Vente immobilière et obligation de délivrance

 

Cour de cassation - Chambre civile 3

  • N° de pourvoi : 23-17.751
  • ECLI:FR:CCASS:2025:C300389
  • Non publié au bulletin
  • Solution : Cassation

Audience publique du jeudi 11 septembre 2025

Décision attaquée : Cour d'appel de Paris, du 18 novembre 2022

Président

Mme Teiller (présidente)

Avocat(s)

SAS Boulloche, Colin, Stoclet et Associés, SCP Krivine et Viaud

Texte intégral

RÉPUBLIQUE FRANCAISE
AU NOM DU PEUPLE FRANCAIS
 

LA COUR DE CASSATION, TROISIÈME CHAMBRE CIVILE, a rendu l'arrêt suivant :

CIV. 3

CL



COUR DE CASSATION
______________________


Arrêt du 11 septembre 2025




Cassation


Mme TEILLER, présidente



Arrêt n° 389 F-D

Pourvoi n° V 23-17.751




R É P U B L I Q U E F R A N Ç A I S E

_________________________

AU NOM DU PEUPLE FRANÇAIS
_________________________


ARRÊT DE LA COUR DE CASSATION, TROISIÈME CHAMBRE CIVILE, DU 11 SEPTEMBRE 2025

1°/ M. [F] [Z],

2°/ Mme [R] [I],

tous deux domiciliés [Adresse 1],

ont formé le pourvoi n° V 23-17.751 contre l'arrêt rendu le 18 novembre 2022 par la cour d'appel de Paris (pôle 4, chambre 1), dans le litige les opposant :

1°/ à M. [P] [X],

2°/ à Mme [W] [O],

tous deux domiciliés [Adresse 2],

défendeurs à la cassation.

M. [X] et Mme [O] ont formé un pourvoi incident éventuel contre le même arrêt.




Les demandeurs au pourvoi principal invoquent, à l'appui de leur recours, trois moyens de cassation.

Les demandeurs au pourvoi incident éventuel invoquent, à l'appui de leur recours, un moyen de cassation.

Le dossier a été communiqué au procureur général.
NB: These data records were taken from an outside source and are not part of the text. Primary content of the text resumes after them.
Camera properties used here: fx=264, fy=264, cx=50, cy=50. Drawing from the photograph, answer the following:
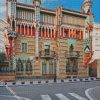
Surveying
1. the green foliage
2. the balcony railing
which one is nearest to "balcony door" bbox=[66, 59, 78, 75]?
the balcony railing

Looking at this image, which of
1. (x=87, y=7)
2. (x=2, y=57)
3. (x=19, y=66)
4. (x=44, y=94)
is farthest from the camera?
(x=87, y=7)

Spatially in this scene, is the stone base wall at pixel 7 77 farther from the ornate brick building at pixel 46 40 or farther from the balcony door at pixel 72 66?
the balcony door at pixel 72 66

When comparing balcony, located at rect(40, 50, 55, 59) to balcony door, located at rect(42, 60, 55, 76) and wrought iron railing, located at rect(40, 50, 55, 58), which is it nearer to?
wrought iron railing, located at rect(40, 50, 55, 58)

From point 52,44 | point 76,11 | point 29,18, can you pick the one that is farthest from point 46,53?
point 76,11

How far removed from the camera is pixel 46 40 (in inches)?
1592

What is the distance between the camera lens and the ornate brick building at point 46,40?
37844 mm

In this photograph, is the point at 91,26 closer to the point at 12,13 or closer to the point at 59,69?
the point at 59,69

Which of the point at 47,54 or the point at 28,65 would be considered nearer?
the point at 28,65

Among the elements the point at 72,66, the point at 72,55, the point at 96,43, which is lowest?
the point at 72,66

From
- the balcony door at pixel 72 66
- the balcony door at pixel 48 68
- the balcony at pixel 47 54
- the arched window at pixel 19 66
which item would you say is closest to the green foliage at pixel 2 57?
the arched window at pixel 19 66

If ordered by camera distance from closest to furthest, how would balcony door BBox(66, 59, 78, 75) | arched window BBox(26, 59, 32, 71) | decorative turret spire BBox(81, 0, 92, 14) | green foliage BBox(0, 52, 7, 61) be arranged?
green foliage BBox(0, 52, 7, 61) < arched window BBox(26, 59, 32, 71) < balcony door BBox(66, 59, 78, 75) < decorative turret spire BBox(81, 0, 92, 14)

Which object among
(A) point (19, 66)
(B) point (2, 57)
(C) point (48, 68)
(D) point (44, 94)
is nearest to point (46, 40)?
(C) point (48, 68)

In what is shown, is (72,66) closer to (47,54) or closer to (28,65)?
(47,54)

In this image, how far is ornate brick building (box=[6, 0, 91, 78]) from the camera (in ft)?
124
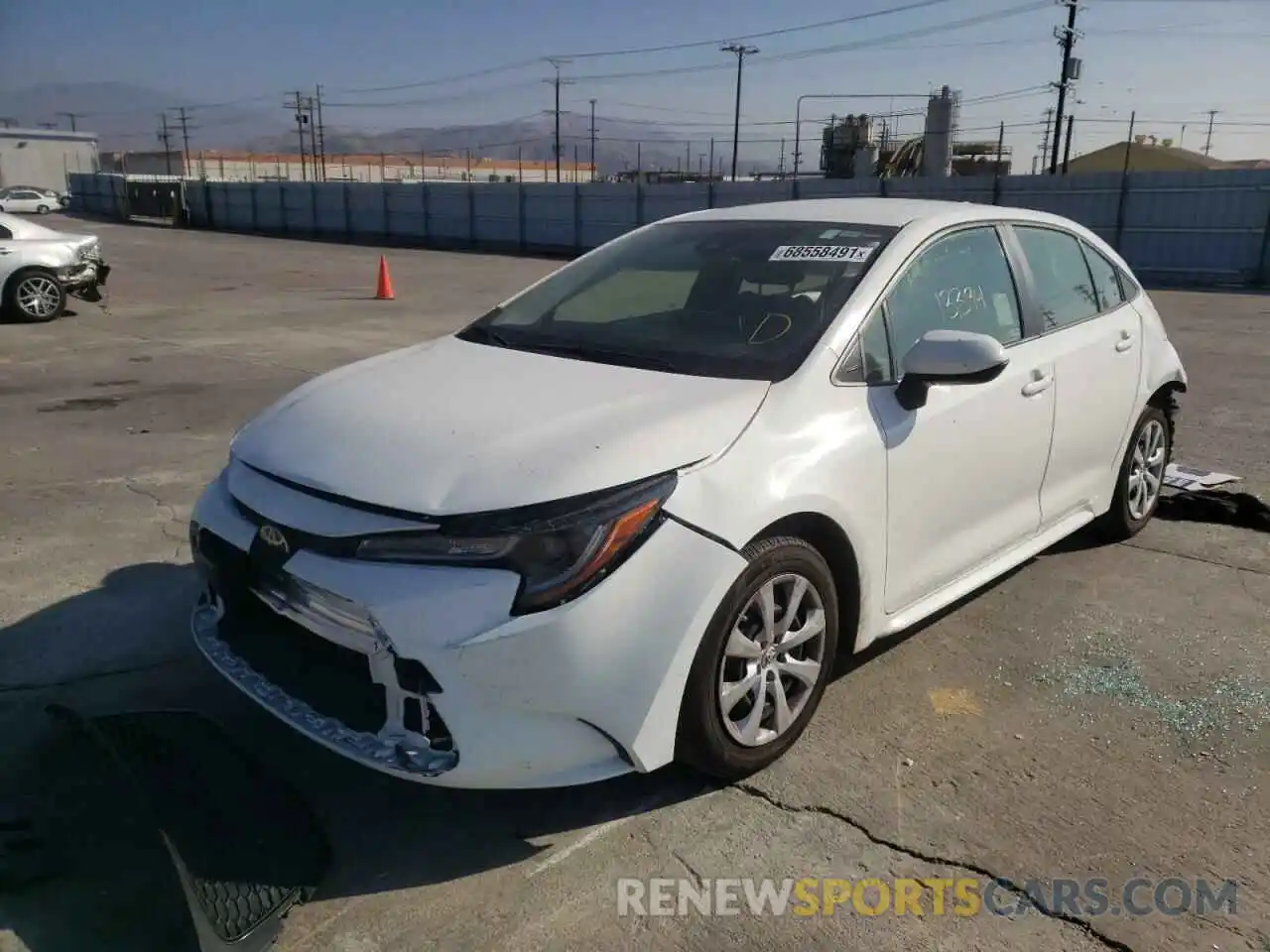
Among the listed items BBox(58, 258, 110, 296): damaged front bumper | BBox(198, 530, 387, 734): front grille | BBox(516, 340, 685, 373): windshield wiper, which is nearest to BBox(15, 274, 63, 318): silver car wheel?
BBox(58, 258, 110, 296): damaged front bumper

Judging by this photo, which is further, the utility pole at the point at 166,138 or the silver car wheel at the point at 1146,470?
the utility pole at the point at 166,138

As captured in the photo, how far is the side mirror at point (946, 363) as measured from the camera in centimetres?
313

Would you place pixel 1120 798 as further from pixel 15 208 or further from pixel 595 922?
pixel 15 208

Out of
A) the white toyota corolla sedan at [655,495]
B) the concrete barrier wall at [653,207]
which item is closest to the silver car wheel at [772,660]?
the white toyota corolla sedan at [655,495]

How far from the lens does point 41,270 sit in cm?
1354

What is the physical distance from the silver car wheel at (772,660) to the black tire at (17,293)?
1370cm

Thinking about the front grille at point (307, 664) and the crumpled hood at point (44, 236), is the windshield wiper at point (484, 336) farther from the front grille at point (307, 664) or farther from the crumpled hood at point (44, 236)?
the crumpled hood at point (44, 236)

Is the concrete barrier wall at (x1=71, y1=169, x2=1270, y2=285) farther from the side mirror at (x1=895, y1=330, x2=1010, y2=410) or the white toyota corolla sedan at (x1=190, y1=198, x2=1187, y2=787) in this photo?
the side mirror at (x1=895, y1=330, x2=1010, y2=410)

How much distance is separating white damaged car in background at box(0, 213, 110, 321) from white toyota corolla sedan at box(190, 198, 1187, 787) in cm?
1196

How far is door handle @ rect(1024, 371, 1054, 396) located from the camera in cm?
388

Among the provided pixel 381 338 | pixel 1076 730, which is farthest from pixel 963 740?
pixel 381 338

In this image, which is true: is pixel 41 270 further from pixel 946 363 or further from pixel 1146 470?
pixel 946 363

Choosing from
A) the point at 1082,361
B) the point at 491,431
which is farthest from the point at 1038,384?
the point at 491,431

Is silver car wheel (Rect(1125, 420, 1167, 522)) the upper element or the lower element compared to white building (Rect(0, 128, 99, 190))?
lower
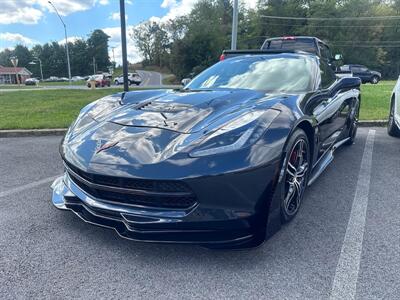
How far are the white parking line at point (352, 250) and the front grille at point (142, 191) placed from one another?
946 millimetres

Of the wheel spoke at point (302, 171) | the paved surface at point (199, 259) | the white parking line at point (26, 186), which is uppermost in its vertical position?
the wheel spoke at point (302, 171)

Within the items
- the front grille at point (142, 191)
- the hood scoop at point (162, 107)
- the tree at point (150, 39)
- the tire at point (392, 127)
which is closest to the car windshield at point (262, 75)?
the hood scoop at point (162, 107)

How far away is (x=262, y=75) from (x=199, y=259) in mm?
2002

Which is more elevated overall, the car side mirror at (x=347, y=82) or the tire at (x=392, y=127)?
the car side mirror at (x=347, y=82)

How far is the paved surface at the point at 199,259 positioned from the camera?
1920 mm

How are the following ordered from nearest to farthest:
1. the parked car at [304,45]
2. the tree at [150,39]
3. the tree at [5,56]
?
the parked car at [304,45] < the tree at [150,39] < the tree at [5,56]

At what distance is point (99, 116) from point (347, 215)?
87.1 inches

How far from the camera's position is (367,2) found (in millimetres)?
53969

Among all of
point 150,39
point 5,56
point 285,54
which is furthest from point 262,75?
point 5,56

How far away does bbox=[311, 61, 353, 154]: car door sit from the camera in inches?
125

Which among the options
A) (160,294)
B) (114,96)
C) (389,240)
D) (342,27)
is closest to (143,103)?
(114,96)

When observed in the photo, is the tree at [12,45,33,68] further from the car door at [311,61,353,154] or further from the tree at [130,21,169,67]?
the car door at [311,61,353,154]

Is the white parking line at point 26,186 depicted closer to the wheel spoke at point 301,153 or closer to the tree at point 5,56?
the wheel spoke at point 301,153

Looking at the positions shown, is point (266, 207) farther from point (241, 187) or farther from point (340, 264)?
point (340, 264)
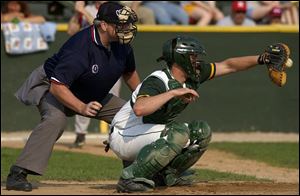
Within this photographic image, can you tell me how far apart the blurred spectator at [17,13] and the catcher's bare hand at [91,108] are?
21.0 ft

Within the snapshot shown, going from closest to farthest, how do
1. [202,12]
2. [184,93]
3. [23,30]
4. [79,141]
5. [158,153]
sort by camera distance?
[184,93] < [158,153] < [79,141] < [23,30] < [202,12]

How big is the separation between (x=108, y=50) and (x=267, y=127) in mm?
7341

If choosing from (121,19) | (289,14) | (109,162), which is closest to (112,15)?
(121,19)

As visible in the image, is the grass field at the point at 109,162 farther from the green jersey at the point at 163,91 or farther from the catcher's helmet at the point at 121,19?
→ the catcher's helmet at the point at 121,19

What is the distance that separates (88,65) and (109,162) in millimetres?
3808

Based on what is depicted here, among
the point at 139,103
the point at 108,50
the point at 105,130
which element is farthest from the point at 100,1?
the point at 139,103

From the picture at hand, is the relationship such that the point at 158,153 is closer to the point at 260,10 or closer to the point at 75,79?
the point at 75,79

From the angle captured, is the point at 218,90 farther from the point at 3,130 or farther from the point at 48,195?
the point at 48,195

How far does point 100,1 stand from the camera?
42.3ft

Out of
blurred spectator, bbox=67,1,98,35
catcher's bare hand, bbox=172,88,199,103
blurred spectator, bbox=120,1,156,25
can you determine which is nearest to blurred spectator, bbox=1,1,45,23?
blurred spectator, bbox=67,1,98,35

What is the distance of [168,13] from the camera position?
15016mm

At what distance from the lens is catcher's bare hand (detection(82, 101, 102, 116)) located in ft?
24.8

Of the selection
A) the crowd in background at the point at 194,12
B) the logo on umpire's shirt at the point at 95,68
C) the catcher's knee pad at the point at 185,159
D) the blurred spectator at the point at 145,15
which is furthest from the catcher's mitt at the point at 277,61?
the blurred spectator at the point at 145,15

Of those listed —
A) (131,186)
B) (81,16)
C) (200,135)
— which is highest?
(200,135)
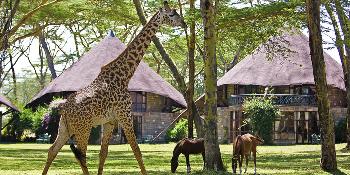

Sur le rapport de Mme Guillaudier, conseillère, les observations de la SCP Krivine et Viaud, avocat de M. [Z] et de Mme [I], de la SAS Boulloche, Colin, Stoclet et Associés, avocat de M. [X] et de Mme [O], après débats en l'audience publique du 11 juin 2025 où étaient présents Mme Teiller, présidente, Mme Guillaudier, conseillère rapporteure, M. Boyer, conseiller doyen, et Mme Maréville, greffière de chambre,

la troisième chambre civile de la Cour de cassation, composée de la présidente et conseillers précités, après en avoir délibéré conformément à la loi, a rendu le présent arrêt.

Faits et procédure

1. Selon l'arrêt attaqué (Paris, 18 novembre 2022), par acte authentique du 16 mai 2013, M. [X] et Mme [O] (les vendeurs) ont vendu des lots de copropriété d'un immeuble à M. [Z] et Mme [I] (les acquéreurs).

2. Ayant découvert après la vente que des travaux avaient été réalisés dans l'immeuble sans permis de construire préalable, les acquéreurs ont assigné les vendeurs en réparation de leurs préjudices sur le fondement de l'obligation de délivrance.

Examen des moyens

Sur le premier moyen du pourvoi principal et sur le moyen du pourvoi incident éventuel

3. En application de l'article 1014, alinéa 2, du code de procédure civile, il n'y a pas lieu de statuer par une décision spécialement motivée sur ces moyens qui ne sont manifestement pas de nature à entraîner la cassation.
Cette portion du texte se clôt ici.